Spokane educators said reading is such a fundamental skill that it must be mastered in the first and second grades so other subjects can be taught effectively.
They delivered their message to a panel of state legislators meeting in Spokane Wednesday night on the subject of reading.
Mary Birmingham, a second-grade teacher at Cataldo Catholic School, said in 20-plus years of classroom experience she knows what happens to students who can’t read.
They withdraw and lose confidence.
“I’ve seen them almost slide under their desks hoping the teacher won’t call on them because they don’t know how to read,” Birmingham said.
The Legislature last session adopted a law requiring statewide tests of all third-graders to make sure they know how to read.
“Success in reading will provide success in education,” said state Rep.
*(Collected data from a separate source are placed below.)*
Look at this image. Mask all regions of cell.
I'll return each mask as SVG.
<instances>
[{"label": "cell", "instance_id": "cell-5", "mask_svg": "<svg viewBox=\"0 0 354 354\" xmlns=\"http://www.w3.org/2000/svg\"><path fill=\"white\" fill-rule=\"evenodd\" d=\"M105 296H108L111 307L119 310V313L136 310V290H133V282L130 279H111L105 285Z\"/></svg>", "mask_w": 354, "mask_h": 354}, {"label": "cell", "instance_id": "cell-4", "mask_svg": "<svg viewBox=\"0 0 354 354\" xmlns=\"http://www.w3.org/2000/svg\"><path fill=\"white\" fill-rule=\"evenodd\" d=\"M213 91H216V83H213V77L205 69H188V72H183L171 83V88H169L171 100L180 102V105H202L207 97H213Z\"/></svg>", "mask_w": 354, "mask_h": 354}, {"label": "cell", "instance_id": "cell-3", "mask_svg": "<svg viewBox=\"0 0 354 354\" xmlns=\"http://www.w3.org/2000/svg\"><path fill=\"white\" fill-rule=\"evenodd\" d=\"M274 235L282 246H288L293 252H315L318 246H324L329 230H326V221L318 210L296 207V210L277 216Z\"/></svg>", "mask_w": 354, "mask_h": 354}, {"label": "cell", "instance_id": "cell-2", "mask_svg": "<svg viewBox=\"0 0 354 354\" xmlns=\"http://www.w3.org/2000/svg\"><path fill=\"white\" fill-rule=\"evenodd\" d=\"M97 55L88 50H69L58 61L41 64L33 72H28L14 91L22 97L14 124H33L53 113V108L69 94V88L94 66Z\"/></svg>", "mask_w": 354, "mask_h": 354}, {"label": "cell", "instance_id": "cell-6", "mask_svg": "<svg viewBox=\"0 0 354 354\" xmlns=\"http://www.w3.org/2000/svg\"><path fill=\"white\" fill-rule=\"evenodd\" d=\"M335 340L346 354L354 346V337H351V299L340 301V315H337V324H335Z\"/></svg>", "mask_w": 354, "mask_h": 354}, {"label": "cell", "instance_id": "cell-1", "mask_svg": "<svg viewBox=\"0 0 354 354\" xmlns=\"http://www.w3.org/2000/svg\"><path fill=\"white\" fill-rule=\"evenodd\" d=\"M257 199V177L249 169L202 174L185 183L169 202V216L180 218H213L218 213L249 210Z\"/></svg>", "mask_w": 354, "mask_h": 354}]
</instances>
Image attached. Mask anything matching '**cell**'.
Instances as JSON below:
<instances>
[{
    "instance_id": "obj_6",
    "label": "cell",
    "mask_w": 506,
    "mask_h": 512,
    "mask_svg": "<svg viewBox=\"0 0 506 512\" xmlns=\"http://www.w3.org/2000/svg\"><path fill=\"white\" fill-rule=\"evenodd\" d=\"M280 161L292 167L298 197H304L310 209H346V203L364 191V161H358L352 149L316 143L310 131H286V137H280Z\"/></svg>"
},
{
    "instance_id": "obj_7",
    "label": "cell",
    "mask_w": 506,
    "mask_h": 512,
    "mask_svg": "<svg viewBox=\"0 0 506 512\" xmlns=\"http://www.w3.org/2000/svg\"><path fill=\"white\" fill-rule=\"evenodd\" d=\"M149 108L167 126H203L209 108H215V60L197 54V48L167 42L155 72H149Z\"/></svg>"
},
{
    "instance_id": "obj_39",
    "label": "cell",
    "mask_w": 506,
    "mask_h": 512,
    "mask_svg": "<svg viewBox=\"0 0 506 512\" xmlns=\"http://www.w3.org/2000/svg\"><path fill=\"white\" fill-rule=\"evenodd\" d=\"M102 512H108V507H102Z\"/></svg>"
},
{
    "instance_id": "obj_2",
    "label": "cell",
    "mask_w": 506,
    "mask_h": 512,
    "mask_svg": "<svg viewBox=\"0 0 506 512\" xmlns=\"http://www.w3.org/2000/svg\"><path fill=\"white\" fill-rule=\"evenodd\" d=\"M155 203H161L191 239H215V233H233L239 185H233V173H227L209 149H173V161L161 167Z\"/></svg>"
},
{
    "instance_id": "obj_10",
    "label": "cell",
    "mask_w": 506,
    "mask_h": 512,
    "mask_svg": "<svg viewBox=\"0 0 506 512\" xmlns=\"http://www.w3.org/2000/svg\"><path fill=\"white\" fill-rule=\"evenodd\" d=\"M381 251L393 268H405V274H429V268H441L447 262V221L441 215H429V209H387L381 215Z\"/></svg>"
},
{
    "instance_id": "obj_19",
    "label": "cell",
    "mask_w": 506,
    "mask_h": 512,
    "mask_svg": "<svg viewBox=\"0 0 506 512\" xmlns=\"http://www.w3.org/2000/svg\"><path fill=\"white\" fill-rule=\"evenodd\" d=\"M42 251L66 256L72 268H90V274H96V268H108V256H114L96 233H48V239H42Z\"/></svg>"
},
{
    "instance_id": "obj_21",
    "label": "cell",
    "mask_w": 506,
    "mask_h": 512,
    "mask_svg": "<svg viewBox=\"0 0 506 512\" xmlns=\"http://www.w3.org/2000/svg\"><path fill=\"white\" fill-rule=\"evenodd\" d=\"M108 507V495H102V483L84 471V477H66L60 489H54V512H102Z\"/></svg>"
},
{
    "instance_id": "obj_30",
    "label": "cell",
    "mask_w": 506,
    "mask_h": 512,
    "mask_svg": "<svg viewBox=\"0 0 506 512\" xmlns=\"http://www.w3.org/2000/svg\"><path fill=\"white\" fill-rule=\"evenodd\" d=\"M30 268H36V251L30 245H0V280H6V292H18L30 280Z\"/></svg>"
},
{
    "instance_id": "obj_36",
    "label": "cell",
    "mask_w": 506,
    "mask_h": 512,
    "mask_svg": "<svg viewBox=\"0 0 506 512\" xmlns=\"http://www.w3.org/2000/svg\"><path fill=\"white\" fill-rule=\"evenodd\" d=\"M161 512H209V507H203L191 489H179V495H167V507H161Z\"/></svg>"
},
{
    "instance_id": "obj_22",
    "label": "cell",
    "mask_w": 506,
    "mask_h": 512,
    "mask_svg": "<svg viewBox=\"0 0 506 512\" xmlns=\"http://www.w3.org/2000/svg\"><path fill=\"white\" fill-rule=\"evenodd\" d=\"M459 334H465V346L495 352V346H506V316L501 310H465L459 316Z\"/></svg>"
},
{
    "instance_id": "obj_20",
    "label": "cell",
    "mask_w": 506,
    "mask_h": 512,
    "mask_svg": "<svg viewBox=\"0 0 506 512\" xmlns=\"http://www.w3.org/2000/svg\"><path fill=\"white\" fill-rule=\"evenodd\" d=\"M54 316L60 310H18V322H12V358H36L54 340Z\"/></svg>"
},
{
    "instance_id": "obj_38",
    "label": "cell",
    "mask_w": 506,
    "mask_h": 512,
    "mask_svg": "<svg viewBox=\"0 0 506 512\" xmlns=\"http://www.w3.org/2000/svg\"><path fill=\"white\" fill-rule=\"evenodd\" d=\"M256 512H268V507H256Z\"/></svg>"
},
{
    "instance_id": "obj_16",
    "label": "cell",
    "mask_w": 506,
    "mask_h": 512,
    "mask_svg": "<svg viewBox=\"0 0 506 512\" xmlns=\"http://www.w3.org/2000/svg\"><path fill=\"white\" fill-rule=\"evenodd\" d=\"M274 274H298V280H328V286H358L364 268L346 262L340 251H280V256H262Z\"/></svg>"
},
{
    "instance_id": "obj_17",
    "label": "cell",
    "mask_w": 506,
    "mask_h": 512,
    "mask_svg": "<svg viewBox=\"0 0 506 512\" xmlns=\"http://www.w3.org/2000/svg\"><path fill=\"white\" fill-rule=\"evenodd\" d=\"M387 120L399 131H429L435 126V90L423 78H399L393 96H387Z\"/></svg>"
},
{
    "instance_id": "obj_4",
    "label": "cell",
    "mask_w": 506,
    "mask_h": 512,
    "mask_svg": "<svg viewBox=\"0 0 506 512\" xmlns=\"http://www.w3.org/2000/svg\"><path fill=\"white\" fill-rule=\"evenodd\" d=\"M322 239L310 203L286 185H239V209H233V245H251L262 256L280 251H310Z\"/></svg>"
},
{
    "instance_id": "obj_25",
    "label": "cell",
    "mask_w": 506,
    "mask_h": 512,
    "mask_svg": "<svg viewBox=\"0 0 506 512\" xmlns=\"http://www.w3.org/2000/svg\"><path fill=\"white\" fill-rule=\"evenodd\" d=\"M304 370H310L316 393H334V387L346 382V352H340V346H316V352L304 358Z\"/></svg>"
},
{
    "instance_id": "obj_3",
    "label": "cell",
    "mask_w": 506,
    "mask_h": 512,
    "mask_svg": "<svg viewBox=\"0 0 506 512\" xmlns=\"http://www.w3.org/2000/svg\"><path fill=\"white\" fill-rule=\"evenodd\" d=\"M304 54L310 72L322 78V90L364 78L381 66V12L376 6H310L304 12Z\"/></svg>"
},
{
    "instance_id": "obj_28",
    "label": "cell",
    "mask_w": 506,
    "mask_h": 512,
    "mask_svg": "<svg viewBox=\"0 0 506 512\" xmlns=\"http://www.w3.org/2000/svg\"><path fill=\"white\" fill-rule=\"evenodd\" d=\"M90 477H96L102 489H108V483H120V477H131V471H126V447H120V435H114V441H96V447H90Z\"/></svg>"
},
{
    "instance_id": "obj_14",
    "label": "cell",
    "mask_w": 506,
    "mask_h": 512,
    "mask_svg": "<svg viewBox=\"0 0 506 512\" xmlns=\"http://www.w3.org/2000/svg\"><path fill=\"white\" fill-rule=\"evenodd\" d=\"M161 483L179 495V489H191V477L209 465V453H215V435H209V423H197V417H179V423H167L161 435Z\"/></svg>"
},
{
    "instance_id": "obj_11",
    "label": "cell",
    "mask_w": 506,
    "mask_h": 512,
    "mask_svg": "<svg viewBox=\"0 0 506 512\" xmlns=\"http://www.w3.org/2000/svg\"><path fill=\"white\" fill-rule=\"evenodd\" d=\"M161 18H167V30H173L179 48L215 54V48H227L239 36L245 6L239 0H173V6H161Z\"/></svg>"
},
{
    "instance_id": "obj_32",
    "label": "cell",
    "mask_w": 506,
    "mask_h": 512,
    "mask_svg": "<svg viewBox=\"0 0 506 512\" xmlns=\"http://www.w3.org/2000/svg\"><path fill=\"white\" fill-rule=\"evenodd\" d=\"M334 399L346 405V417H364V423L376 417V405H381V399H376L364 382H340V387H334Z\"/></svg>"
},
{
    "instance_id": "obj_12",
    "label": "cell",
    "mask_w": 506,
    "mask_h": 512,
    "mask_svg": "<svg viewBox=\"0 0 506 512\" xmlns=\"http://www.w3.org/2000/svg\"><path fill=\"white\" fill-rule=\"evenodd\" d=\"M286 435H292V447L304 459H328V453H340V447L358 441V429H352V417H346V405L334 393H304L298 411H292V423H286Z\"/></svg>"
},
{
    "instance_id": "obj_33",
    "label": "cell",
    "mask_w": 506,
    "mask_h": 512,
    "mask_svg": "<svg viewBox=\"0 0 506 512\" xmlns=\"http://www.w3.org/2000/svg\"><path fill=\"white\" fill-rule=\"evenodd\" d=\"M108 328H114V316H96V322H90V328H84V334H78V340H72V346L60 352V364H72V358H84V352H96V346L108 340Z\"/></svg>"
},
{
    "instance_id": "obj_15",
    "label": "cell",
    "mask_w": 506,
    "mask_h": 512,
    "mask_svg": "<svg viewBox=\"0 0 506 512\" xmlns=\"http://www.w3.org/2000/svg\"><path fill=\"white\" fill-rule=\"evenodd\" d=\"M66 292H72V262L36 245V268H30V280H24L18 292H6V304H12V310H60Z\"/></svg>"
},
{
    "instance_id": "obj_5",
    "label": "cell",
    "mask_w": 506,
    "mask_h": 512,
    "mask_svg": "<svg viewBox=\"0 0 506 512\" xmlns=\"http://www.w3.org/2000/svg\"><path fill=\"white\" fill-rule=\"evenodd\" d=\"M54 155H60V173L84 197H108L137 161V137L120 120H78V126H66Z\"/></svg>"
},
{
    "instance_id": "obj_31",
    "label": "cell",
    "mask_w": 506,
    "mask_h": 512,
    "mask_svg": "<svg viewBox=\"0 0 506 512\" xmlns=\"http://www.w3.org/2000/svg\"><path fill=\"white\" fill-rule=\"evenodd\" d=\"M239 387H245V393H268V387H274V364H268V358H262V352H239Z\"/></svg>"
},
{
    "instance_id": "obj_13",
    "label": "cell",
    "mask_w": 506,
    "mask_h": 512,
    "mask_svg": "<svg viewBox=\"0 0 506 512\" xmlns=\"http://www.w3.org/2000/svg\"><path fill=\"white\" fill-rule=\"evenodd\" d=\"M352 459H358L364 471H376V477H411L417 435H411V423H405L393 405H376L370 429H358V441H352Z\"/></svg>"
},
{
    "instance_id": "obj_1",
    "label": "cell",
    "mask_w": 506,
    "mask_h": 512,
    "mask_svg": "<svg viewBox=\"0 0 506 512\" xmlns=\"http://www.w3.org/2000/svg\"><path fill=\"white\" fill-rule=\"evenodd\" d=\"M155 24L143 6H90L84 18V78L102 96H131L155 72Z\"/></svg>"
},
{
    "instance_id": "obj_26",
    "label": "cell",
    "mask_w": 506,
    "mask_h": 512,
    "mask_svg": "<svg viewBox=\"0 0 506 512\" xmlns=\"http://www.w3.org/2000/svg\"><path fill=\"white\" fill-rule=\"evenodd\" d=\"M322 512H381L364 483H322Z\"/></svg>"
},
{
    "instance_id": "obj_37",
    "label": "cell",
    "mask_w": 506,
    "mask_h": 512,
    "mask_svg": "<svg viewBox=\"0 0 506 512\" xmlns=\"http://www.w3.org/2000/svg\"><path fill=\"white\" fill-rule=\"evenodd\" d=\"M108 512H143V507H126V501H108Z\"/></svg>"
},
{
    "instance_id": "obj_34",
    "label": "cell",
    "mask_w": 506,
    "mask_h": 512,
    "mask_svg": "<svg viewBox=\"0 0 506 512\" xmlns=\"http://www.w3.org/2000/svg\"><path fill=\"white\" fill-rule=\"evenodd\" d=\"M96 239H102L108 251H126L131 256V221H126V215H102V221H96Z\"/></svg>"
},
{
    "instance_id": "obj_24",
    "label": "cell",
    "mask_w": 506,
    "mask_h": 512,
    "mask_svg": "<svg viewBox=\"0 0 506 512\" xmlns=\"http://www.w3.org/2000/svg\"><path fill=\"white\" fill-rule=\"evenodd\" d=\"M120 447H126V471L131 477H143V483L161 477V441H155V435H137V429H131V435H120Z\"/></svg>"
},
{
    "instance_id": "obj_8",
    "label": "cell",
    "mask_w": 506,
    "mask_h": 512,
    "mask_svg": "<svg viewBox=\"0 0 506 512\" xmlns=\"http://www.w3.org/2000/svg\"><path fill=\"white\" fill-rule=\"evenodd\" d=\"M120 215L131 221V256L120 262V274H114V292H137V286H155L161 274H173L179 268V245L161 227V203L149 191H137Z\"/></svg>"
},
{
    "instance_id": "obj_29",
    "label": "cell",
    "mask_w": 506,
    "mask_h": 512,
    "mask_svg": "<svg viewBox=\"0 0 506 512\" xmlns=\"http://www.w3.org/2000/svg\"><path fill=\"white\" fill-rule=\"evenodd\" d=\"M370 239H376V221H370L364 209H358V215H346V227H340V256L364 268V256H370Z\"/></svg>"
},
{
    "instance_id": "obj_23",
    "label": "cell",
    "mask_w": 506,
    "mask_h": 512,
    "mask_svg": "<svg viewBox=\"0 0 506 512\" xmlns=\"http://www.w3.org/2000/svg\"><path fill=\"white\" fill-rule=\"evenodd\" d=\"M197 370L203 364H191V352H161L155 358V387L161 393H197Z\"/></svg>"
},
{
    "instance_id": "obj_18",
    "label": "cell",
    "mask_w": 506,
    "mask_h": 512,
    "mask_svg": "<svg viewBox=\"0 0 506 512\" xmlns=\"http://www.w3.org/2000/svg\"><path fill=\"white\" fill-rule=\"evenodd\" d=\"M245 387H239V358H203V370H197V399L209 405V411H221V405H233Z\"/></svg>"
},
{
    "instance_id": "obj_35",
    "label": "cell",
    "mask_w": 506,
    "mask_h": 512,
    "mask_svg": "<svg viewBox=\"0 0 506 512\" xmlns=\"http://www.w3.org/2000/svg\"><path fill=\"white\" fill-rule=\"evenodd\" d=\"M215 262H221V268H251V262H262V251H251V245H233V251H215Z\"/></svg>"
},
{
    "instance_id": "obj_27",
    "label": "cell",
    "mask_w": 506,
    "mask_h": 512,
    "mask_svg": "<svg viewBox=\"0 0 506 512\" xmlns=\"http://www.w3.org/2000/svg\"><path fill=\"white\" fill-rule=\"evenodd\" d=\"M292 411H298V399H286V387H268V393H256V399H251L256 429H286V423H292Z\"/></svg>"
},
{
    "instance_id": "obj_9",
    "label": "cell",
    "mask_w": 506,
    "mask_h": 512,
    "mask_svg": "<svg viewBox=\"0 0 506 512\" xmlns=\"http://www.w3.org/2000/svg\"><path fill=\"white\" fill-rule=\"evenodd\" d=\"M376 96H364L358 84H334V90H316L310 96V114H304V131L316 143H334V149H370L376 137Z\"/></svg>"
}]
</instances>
Peggy Johnson, R-Shelton, who sponsored the bill. “Children are greatly handicapped when they are not able to read.”
Johnson is heading a subcommittee that’s traveling around the state looking for ways to help educators do a better job teaching reading.
Elementary teachers said they share the frustration of children who can’t read well.
“Teachers are working harder than they ever have today, but they are surrounded by failure,” said Susan Hornor, a teacher at Evergreen Elementary School.
She said children should be reading at least two hours a week by the third and fourth grades.
Hornor and other teachers talked about innovative ways to teach reading to 5-, 6- and 7-year-olds.
In Spokane, some elementary schools have adopted a First Steps program that combines recognition of the sounds of letters, known as phonics, with a child’s existing knowledge of the spoken word.
Teachers said each child’s skill level must be measured, and reading lessons should be geared to each child’s ability.
Linda Lee, a reading teacher at Bemiss Elementary School in northeast Spokane, said her students showed strong gains in comprehension and vocabulary after two years of adopting this integrated reading program.
Children from low-income or illit erate families have more trouble learning the basics, they said. Those students need extra work learning the 44 sounds of the alphabet, and how those sounds are blended into understandable words.